When given the chance, the frazzled surgeonfishes repeatedly sidled up to a realistic mechanical model of a cleaner-fish that was rigged to deliver gentle strokes. Their stress levels — measured as cortisol taken by blood sample — plummeted.
If temporary confinement to a small bucket traumatizes a fish, think what it feels like to be caught. Every year, an estimated half trillion fishes — lined up end to end, they would reach the sun — are hauled up from their habitat. They die by suffocation and crushing in order to provide food for us, our pets and livestock, and even for the fishes we farm. That, or we toss them back, usually dead or dying, as unwanted bycatch.
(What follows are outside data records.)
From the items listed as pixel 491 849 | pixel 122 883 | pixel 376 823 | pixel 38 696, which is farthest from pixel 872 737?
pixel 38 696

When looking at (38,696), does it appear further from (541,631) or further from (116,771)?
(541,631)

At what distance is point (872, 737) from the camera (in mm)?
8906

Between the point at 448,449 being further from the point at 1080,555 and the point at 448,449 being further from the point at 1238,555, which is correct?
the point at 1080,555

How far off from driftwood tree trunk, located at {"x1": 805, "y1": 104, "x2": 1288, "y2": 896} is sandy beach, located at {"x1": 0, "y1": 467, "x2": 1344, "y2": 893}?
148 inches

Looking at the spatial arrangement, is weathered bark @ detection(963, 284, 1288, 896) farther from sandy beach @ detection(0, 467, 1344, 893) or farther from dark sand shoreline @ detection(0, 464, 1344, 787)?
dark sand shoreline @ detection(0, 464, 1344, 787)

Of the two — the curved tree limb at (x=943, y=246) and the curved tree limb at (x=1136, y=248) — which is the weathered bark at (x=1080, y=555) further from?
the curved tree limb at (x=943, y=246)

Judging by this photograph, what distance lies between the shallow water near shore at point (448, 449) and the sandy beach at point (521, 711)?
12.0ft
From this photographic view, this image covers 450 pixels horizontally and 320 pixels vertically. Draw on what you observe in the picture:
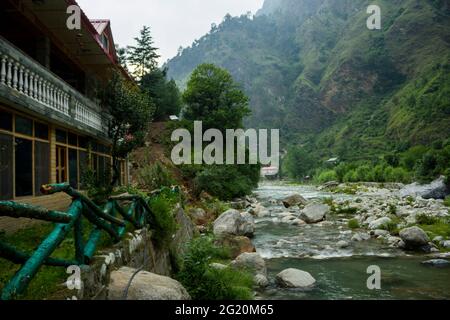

We have driven many charismatic mammalian species to a point where they’re in peril of extinction. And so it is with many magnificent fish species like cod, swordfish, the Atlantic halibut and the scalloped hammerhead shark.
Since 1960, populations of bluefin tunas — massive, warm-blooded group hunters that can swim up to 50 miles per hour — have declined by 85 percent in the Atlantic and 96 percent in the Pacific.
As innovative research reveals new facets of the private lives of fishes, I’m hopeful that perceptions will change and we’ll show them more mercy. The simplest way to help fishes is to reduce our consumption of them and to source what we do eat from suppliers that adhere to animal welfare standards. As the oceanographer Sylvia Earle, who, like me, no longer eats fish, says: “The ocean has given us so much for so long; it’s time for us to return the favor.”
An Opinion article last Sunday about the intelligence of fishes misidentified the cause of the overfishing of bluefin tuna. Bluefin tuna are harvested for sushi; they are not used by the canning industry.